When pregnant dams are offered a diet lower in protein (9 percent), downregulation of placental 11B-hydroxyseroid dehydrogenase occurs. As a consequence, the fetus is overexposed to maternally derived glucocorticoids, leading to altered development of glucocorticoid-sensitive systems. This is reflected in the resetting of hormonal axes, which include the hypothalmus-pituitary-adrenal stress axis, the growth hormone-insulin-like growth factor-insulin axis; the thyroid axis, and the sex steroid axis. This resetting leads to altered metabolic responsiveness at later ages, including altered responses to diet and a wide range of stressors. The effect of environmental changes being communicated through successive generations of cells implies epigenetic modification. When rats are fed a low-protein diet throughout pregnancy, there was modified expression of the glucocorticoid receptor, peroxisome proliferators-activated receptor-, and histone acetylase in the liver of the offspring. The altered expression was associated with differential methylation of the promoter region of the gene from the glucocorticoid receptor and peroxisome proliferators-activated receptor-.

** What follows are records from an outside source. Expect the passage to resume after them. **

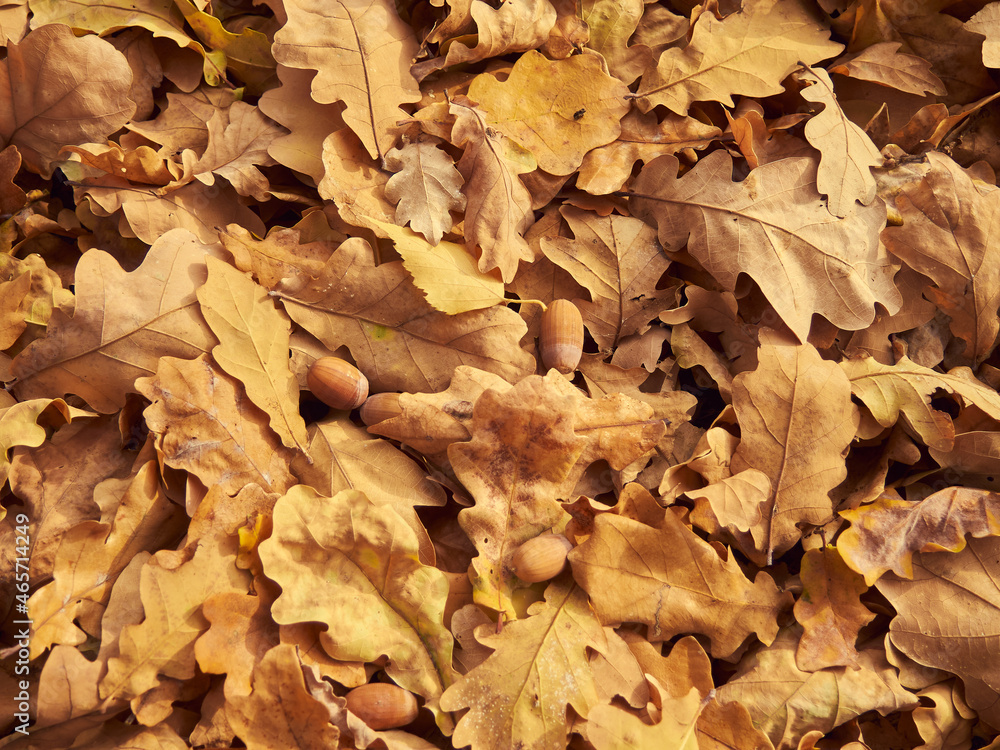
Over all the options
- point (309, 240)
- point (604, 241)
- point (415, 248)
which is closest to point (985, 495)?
point (604, 241)

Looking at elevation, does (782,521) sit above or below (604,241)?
below

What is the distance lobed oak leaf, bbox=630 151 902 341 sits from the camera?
75.2 inches

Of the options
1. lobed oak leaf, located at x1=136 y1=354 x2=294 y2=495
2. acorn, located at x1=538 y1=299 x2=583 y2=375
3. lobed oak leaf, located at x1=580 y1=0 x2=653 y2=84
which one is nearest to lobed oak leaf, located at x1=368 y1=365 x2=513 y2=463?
acorn, located at x1=538 y1=299 x2=583 y2=375

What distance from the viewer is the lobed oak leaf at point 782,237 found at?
6.27 feet

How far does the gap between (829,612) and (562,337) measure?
97cm

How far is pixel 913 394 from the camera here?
1.87m

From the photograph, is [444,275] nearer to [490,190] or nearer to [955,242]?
[490,190]

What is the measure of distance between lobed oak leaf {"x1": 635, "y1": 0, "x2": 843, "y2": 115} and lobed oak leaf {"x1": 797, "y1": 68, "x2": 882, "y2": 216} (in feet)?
0.39

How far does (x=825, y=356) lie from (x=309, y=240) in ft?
4.99

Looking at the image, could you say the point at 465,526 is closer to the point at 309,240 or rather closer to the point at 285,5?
the point at 309,240

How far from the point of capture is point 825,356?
197 cm

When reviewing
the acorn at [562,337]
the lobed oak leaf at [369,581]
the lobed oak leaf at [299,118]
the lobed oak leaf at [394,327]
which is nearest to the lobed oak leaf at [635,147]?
the acorn at [562,337]

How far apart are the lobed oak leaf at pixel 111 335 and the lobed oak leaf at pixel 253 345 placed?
0.07 meters

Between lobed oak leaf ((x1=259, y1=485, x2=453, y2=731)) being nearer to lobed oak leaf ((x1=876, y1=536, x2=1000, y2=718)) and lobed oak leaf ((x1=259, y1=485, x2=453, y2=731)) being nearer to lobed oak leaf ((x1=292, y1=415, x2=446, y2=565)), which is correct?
lobed oak leaf ((x1=292, y1=415, x2=446, y2=565))
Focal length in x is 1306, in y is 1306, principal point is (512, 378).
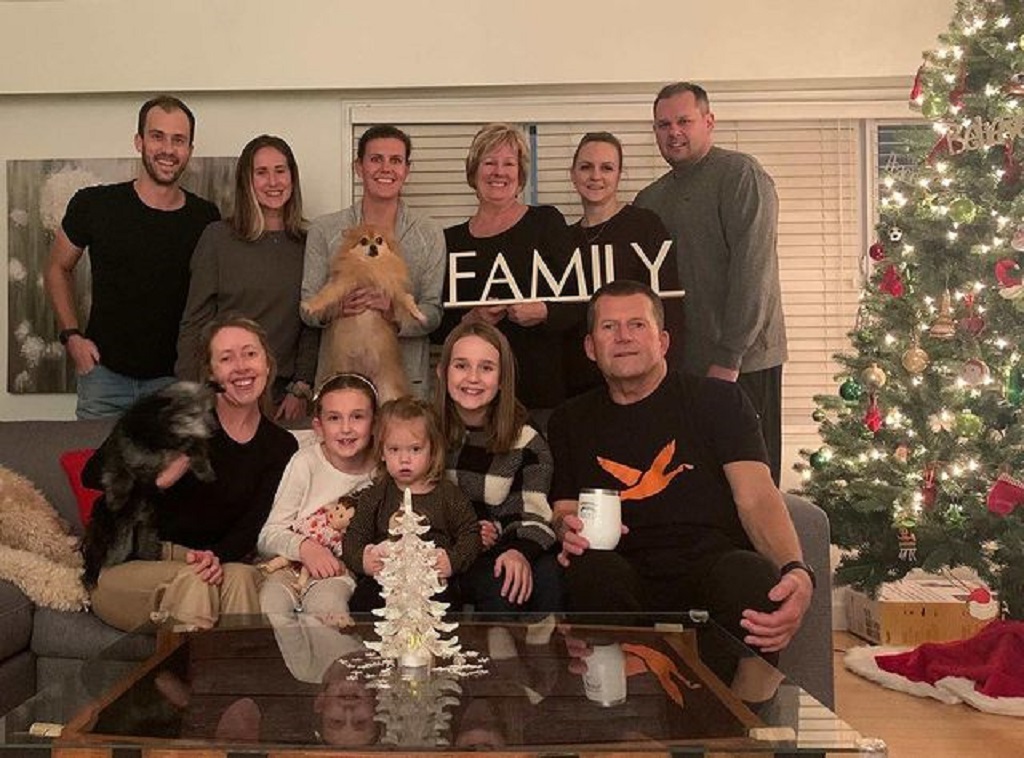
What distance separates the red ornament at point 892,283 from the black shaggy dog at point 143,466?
243cm

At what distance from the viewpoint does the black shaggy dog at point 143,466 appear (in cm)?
326

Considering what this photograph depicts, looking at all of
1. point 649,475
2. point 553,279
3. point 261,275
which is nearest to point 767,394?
point 553,279

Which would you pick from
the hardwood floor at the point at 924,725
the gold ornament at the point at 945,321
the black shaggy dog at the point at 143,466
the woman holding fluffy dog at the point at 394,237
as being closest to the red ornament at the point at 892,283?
the gold ornament at the point at 945,321

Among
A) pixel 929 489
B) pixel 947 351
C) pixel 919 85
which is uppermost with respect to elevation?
pixel 919 85

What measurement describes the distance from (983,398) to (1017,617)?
0.72 metres

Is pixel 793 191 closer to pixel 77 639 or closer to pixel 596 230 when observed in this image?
pixel 596 230

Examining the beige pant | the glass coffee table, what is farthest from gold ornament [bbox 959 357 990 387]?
the beige pant

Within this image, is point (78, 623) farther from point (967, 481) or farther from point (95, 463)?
point (967, 481)

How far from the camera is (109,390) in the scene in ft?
14.5

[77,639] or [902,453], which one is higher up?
[902,453]

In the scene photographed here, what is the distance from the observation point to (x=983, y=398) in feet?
14.2

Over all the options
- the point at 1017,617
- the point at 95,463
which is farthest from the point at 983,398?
the point at 95,463

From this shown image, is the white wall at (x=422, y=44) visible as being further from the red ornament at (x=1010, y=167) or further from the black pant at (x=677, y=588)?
the black pant at (x=677, y=588)

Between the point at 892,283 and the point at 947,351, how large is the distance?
0.98 feet
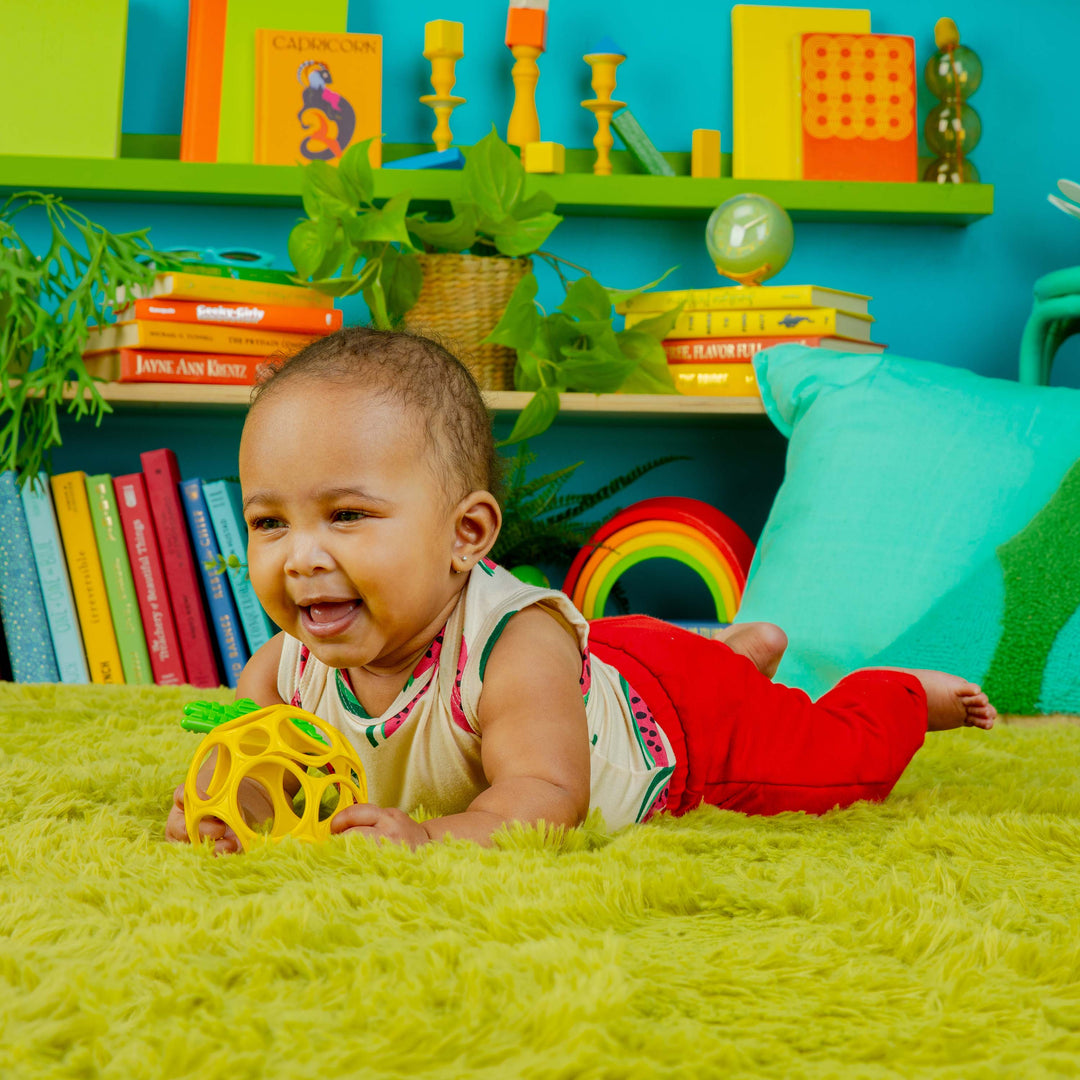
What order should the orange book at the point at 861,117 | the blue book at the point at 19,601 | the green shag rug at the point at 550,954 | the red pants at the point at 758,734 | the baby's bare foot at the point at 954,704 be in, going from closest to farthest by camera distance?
the green shag rug at the point at 550,954
the red pants at the point at 758,734
the baby's bare foot at the point at 954,704
the blue book at the point at 19,601
the orange book at the point at 861,117

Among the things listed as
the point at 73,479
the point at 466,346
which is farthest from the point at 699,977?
the point at 73,479

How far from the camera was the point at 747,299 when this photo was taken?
1.91 m

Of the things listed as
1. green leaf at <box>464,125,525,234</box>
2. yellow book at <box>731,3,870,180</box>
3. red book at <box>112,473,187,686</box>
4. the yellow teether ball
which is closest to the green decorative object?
yellow book at <box>731,3,870,180</box>

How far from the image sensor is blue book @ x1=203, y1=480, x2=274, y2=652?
6.02 ft

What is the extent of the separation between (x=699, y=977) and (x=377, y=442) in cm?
44

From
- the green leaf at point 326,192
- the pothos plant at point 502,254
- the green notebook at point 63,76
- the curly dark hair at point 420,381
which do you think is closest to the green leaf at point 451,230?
the pothos plant at point 502,254

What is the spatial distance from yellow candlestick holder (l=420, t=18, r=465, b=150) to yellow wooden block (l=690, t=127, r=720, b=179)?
42 centimetres

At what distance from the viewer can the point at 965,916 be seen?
0.57 metres

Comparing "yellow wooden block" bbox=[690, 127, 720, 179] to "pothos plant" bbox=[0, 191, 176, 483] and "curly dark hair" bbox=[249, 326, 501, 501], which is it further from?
"curly dark hair" bbox=[249, 326, 501, 501]

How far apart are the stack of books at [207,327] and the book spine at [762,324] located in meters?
0.57

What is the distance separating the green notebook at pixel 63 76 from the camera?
2.00 metres

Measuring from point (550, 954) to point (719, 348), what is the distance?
1535 mm

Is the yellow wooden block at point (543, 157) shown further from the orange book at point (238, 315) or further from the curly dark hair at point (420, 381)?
the curly dark hair at point (420, 381)

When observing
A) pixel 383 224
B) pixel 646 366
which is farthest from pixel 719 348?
pixel 383 224
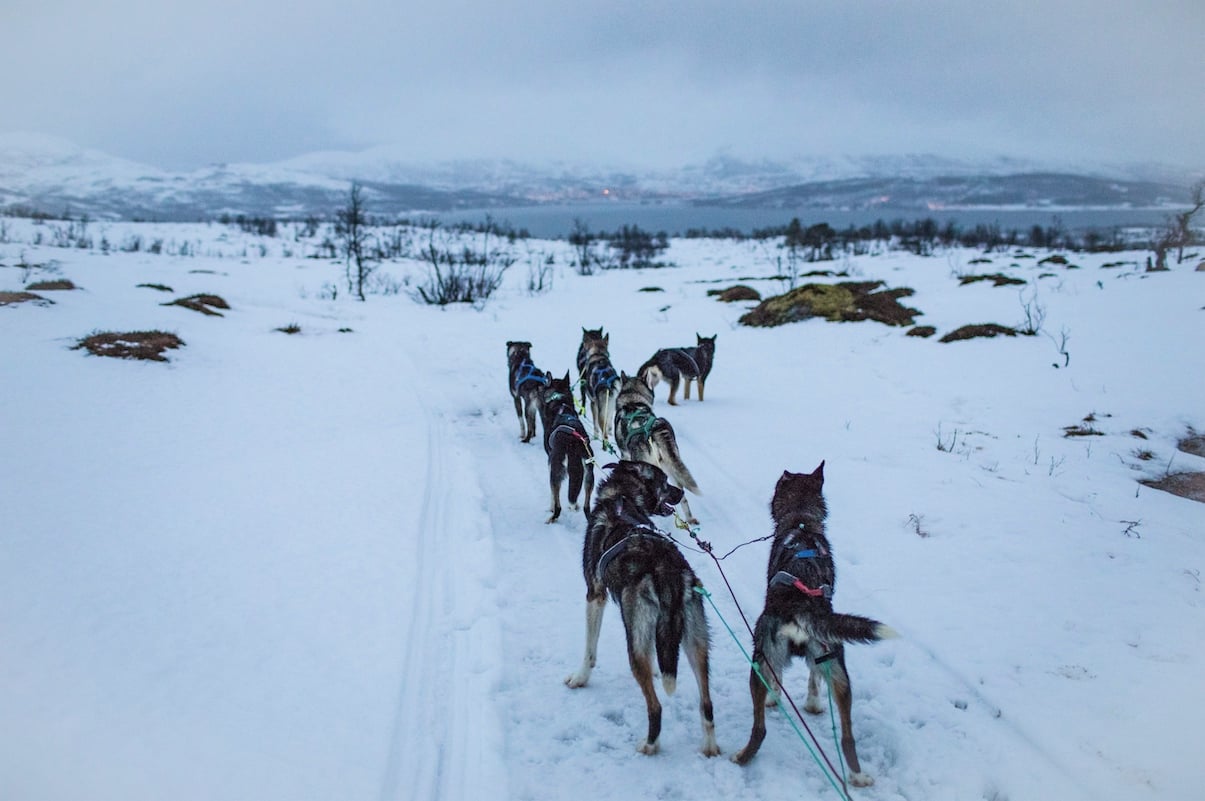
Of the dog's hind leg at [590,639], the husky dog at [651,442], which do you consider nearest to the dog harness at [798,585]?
the dog's hind leg at [590,639]

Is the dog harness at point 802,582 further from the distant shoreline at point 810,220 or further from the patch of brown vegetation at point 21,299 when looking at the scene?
the distant shoreline at point 810,220

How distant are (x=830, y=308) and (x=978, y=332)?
12.1ft

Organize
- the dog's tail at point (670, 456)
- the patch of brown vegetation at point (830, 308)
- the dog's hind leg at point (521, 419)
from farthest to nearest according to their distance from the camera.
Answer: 1. the patch of brown vegetation at point (830, 308)
2. the dog's hind leg at point (521, 419)
3. the dog's tail at point (670, 456)

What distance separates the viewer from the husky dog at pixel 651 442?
5.57 meters

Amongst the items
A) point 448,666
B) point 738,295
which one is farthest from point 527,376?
point 738,295

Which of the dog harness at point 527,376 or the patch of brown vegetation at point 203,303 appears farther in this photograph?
the patch of brown vegetation at point 203,303

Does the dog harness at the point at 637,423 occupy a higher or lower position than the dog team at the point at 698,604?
higher

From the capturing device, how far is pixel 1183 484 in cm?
573

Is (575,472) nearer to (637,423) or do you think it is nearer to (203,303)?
(637,423)

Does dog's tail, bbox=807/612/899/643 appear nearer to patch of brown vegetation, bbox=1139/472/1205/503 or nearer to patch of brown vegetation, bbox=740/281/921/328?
patch of brown vegetation, bbox=1139/472/1205/503

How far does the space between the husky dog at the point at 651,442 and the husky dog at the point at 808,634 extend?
209cm

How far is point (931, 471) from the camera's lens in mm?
6453

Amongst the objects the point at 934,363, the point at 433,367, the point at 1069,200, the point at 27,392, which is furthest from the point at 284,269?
the point at 1069,200

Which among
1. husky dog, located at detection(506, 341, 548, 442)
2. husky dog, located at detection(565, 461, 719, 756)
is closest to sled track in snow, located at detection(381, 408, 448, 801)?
husky dog, located at detection(565, 461, 719, 756)
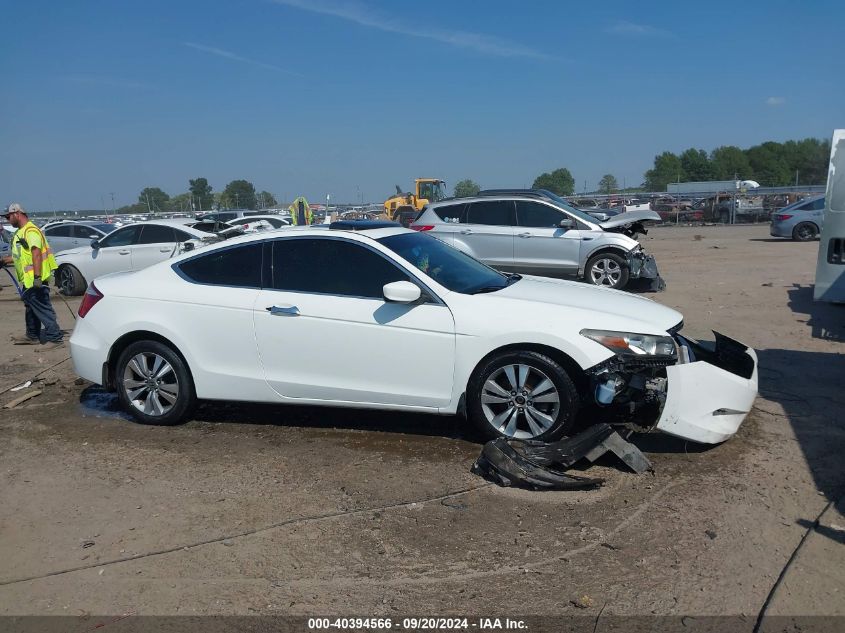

The effect of the low-protein diet was reverse when it was supplemented with folic acid during pregnancy. The persistence of the effect of the reduced-protein diet and folic acid supplementation after the end of the dietary intervention show that maternal diet can program epigenetic mechanisms and hence alter gene expression in the offspring. Epigenetic effects and their modification are recognized as important changes associated with altered risk of neoplastic change. The fact that programming effect is mediated by similar processes raises the possibility that programmed effect might be directly related to susceptibility to cancer. Programmed differences in metabolic competence carry a range of possible implications in terms of differential risk of cancer because of altered responsiveness to potential toxins or stressors in the environment or changes in immune and inflammatory responses.